WHAT IS ASKED:
1. Print, word for word, the part of the dialogue transcript below that opens with the words containing "Great big meaty" and closes with "have a hold.".
2. According to the dialogue transcript below, where will the re-cut of the first act be run out of?

The Cheese Man of Dusseldorf.
I can't go back. I would rather die.
No.
You are a big-time director,
yeah? It's in your bones.
Everyone's 100 percent
behind your movie.
I'm gonna make it happen, I promise.
I've got your back.
(SUSPENSEFUL MUSIC PLAYING)
DAG: Extra honey, no laces.
Thank you, Dan.
DAG: So, did you tell
him that you're re-cutting
- the film behind his back?
- DANIEL: Not yet.
DAG: Didn't think so.
DAG: (OVER MICROPHONE) Okay folks,
let's head into the center of the earth.
Enclosed set. Cozy! Like a prison.
We're re-cutting the first
act using all-new storyboards,
and we run this out of the DIT truck.
Eric doesn't know yet.
"The Kumar cut," or whatever.
Got it. We're lying to Eric again.
Becoming quite the habit.
Excuse me, Pinocchio.
Did the PA just become a real boy?
Just do it, Jaz, please. Thank you.
JAZ: Sorry. Yeah.
ERIC: Okay, gather round, people.
A very big day, a very
somber day for Peter.
For all of us.
- The death of Eye.
- Finally, a piece of acting.
Great big meaty death scene.
Mortality. Yum!
We'll be exploding Peter's
head practically, yeah?
Jaz, please.
There it is. There's my head.
ADAM: My god, look at that thing.
It's so lifelike.
Peter, can I put my
finger in, have a fiddle?
- Wow, real teeth?
- ERIC: Of course.
- Come on, let me have a hold.
- Mm, careful.
Ugh! Capillaries. That is gruesome.
Poor fucking wife has to
wake up next to that. (LAUGHS)
ERIC: So, Eye removes his
helmet, and then Peter,
if you would be so kind
to match the grimace
on the prosthetics, and
eyeline to the ball, please.
Uh-huh.
ERIC: Bit more.
More, more, more, more, more, more.
Yeah. No, less. Less, less.
No, no, much less. Less.
- It's like, ah
- ERIC: No. Daniel, show him.
- He cannot see it.
- DANIEL: Like this.
PETER: Ah!
It has to be very, very precise.
- No, I cannot see it.
- It's like this.
- ERIC: Yeah. A bit more.
- ADAM: Like that.
- (GROANS)
- ERIC: Yeah. More. No, no.
- (CONTINUES GROANING)
- No, less. Less.
I'm sorry. It's just
not like the dummy head.
(SHOUTS) I'm a fucking actor!
A trained fucking actor
from the RS fucking C!
And you've got me dressed
in a fucking Japanese dressing gown,
grimacing into a fucking tennis ball!

PROVIDED RECORDS:
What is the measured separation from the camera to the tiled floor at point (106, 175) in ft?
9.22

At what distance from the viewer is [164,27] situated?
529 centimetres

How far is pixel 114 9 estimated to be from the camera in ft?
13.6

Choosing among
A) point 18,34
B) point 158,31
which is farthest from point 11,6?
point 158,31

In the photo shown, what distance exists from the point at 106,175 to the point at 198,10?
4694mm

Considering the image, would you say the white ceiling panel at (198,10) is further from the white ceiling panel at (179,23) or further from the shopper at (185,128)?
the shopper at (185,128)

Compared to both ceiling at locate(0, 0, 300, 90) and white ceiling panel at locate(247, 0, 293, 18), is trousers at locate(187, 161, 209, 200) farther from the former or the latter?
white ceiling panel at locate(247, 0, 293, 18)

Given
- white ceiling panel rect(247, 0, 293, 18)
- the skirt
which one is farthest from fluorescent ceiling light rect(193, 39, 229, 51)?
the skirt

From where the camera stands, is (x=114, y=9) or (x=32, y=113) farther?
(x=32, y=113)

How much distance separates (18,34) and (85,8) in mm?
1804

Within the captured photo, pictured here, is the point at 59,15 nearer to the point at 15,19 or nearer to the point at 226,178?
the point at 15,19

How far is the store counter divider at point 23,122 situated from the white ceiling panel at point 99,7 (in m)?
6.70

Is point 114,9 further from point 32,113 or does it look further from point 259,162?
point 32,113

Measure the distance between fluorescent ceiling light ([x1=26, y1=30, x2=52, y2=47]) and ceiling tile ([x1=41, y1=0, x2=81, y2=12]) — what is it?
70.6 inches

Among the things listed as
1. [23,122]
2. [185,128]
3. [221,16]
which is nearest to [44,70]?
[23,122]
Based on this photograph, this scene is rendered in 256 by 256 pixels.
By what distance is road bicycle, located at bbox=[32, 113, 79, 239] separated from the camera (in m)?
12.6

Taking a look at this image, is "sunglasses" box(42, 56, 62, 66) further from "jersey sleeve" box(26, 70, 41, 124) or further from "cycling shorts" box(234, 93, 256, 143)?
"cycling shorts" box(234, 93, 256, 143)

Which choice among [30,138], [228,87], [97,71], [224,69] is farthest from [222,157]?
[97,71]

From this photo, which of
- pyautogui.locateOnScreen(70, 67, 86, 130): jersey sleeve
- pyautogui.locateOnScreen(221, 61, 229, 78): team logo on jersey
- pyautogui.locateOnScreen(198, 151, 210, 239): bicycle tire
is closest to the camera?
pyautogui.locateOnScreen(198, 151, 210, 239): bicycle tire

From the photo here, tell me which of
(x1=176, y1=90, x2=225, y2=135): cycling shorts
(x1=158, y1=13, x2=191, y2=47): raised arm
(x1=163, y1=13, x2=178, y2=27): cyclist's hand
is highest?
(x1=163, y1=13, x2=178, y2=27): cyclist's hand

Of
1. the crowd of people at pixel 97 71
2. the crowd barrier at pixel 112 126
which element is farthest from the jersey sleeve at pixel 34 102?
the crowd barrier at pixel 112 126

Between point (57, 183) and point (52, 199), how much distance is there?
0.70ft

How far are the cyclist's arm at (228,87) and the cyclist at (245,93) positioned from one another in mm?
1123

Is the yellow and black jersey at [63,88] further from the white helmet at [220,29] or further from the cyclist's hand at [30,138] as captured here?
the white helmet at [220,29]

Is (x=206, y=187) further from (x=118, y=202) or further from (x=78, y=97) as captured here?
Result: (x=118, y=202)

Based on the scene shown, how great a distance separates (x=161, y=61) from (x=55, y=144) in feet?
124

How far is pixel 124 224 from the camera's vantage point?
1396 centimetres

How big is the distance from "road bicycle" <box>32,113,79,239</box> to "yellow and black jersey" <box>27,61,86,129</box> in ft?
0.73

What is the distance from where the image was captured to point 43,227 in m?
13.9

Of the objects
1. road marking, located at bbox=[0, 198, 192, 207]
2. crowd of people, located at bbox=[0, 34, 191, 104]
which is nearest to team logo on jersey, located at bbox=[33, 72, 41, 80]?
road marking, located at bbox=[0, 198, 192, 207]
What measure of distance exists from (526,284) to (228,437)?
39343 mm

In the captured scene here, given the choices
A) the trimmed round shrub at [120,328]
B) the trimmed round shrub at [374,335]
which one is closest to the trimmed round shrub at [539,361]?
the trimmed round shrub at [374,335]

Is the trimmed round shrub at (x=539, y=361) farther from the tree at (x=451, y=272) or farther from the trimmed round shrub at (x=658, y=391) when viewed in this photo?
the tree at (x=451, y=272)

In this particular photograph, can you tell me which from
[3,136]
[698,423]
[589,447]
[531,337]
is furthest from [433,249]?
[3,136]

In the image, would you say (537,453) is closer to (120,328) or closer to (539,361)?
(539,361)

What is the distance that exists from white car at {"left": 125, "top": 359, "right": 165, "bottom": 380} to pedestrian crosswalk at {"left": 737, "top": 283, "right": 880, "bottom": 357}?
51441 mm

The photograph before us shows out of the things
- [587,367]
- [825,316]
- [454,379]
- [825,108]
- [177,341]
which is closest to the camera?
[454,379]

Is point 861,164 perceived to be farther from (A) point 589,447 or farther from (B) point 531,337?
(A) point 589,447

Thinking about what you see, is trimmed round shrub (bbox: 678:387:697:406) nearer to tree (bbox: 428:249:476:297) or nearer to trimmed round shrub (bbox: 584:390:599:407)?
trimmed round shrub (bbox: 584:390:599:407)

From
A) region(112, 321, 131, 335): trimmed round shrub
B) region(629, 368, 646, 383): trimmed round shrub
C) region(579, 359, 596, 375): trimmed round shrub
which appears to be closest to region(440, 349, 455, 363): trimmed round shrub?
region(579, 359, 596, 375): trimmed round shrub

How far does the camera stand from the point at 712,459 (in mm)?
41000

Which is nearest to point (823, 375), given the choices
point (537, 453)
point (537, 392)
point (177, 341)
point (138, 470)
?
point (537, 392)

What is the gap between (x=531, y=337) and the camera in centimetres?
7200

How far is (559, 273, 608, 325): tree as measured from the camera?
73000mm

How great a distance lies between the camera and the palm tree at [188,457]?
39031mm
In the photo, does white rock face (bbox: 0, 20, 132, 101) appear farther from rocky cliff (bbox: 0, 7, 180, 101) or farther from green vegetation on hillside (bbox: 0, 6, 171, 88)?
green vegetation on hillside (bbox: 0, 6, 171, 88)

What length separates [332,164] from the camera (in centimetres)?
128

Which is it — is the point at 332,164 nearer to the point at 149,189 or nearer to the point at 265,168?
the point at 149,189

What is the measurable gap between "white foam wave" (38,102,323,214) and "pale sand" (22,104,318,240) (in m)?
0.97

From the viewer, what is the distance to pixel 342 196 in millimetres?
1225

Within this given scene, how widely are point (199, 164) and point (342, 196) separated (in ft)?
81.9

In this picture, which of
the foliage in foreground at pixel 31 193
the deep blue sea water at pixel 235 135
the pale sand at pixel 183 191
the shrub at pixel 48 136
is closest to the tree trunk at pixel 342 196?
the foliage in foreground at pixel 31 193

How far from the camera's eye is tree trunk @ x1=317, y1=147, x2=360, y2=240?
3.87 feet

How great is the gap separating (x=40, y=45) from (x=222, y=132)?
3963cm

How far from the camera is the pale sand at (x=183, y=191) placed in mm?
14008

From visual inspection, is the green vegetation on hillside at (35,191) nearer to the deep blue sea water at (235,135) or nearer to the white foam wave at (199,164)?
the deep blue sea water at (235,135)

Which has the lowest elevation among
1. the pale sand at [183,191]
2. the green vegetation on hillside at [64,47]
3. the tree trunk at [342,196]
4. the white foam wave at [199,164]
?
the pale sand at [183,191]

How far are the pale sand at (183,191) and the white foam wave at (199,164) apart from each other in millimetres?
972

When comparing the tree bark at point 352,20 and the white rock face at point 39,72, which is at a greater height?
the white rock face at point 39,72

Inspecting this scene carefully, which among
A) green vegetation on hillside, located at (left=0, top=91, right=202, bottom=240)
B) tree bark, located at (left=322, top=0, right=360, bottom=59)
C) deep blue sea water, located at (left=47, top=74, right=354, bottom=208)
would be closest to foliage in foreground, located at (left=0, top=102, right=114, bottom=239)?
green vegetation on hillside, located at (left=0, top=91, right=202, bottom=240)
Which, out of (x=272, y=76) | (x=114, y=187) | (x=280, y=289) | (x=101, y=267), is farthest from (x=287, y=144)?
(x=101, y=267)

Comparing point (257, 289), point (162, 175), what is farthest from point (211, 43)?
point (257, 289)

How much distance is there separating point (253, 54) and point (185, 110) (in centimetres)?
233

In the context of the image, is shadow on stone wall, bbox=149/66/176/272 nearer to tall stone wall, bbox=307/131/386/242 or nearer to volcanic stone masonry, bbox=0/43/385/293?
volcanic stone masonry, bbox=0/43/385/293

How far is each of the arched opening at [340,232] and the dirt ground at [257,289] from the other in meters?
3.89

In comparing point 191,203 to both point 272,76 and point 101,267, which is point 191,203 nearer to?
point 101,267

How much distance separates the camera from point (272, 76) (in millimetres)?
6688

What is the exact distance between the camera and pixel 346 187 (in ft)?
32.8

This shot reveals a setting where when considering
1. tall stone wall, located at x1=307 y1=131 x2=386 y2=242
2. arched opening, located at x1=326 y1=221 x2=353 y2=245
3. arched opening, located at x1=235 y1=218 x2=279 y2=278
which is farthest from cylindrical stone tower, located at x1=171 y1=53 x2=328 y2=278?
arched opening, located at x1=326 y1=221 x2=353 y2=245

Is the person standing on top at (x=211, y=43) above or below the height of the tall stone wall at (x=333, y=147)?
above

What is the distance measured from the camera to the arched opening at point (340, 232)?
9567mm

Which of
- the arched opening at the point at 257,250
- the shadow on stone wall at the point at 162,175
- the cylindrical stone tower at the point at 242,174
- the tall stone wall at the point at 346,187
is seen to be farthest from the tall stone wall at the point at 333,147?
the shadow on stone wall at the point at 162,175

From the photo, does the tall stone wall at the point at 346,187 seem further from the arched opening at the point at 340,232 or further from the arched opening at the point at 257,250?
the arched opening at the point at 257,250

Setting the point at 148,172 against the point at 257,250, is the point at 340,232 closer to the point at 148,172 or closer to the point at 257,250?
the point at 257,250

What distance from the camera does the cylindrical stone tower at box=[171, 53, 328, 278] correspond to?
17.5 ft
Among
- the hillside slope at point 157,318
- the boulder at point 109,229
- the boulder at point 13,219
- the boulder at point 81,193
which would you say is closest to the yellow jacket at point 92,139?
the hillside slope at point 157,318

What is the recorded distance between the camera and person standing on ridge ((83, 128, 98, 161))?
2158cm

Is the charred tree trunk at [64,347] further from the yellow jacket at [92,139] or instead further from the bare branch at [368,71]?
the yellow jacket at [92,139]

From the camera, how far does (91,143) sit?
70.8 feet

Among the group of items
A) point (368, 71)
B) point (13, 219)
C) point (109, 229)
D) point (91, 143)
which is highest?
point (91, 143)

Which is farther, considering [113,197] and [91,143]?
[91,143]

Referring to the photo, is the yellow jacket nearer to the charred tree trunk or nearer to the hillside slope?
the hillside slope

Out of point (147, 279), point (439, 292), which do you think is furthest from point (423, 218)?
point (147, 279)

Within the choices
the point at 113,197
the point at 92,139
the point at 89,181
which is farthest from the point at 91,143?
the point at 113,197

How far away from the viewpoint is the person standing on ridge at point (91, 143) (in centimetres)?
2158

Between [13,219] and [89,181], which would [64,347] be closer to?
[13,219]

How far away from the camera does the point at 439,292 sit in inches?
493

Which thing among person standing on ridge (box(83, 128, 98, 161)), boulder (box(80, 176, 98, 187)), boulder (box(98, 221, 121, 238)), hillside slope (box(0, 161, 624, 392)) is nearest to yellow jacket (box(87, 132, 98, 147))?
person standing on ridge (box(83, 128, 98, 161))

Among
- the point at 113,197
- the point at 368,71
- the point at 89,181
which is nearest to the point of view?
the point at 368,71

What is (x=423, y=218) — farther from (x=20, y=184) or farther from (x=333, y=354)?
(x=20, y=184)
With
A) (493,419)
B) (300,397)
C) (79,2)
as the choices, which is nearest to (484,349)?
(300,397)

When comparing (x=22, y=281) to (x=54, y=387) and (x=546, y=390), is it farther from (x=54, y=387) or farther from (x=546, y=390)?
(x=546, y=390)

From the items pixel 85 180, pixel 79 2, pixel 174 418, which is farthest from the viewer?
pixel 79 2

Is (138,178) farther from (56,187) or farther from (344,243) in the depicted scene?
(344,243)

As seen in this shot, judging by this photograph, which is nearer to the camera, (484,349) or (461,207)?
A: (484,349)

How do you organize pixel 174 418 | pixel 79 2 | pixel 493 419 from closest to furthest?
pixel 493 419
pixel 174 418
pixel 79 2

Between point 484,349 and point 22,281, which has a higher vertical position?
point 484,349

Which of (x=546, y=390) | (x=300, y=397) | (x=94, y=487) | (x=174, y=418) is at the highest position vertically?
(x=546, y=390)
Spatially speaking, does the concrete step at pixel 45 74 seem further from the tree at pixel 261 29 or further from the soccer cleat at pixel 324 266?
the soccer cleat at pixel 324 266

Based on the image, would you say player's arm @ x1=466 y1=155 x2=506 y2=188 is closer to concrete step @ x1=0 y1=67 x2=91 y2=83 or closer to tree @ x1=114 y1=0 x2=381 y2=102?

ANSWERS BELOW:
1.
Great big meaty death scene.
Mortality. Yum!
We'll be exploding Peter's
head practically, yeah?
Jaz, please.
There it is. There's my head.
ADAM: My god, look at that thing.
It's so lifelike.
Peter, can I put my
finger in, have a fiddle?
- Wow, real teeth?
- ERIC: Of course.
- Come on, let me have a hold.

2. The DIT truck.